### Input

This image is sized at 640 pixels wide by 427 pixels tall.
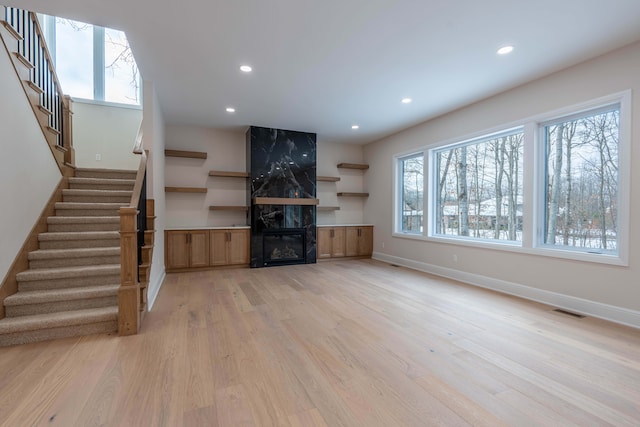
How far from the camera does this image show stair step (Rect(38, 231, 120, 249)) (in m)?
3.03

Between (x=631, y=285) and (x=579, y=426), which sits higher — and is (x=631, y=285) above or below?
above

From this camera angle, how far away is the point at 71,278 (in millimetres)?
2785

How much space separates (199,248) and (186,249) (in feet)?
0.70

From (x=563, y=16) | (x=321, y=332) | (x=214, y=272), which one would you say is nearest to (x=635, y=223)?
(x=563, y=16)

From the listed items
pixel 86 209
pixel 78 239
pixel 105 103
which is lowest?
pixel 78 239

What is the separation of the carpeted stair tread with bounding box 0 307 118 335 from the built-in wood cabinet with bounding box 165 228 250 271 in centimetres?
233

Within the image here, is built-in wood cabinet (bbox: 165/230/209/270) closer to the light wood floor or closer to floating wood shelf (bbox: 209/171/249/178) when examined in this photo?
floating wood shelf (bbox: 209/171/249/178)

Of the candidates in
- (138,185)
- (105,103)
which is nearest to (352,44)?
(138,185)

######

» Exercise directions: Reproduce the listing above word for word, with the pictures left out.

» Result below:
This image is sized at 640 pixels wide by 427 pixels tall.
How far from the camera does this image show stair step (Rect(38, 231, 120, 249)) (in m)?
3.03

Between (x=631, y=285) and (x=579, y=426), which sits higher — and is (x=631, y=285) above or below?
above

From this camera angle, how far away is the point at 71,278 (in millimetres)?
2785

How much space separates (199,248) and (186,249) (in feet)?
0.70

From (x=563, y=16) | (x=321, y=332) | (x=214, y=272), which one would you say is nearest to (x=635, y=223)?
(x=563, y=16)

From the listed items
pixel 86 209
pixel 78 239
pixel 105 103
which is lowest?
pixel 78 239

What is the separation of the carpeted stair tread with bounding box 0 307 118 335 from the built-in wood cabinet with bounding box 165 228 250 271 in centimetres?
233

Within the image here, is built-in wood cabinet (bbox: 165/230/209/270) closer to the light wood floor or closer to floating wood shelf (bbox: 209/171/249/178) when examined in this photo?
floating wood shelf (bbox: 209/171/249/178)

Of the candidates in
- (138,185)
- (105,103)
which is nearest to (352,44)?
(138,185)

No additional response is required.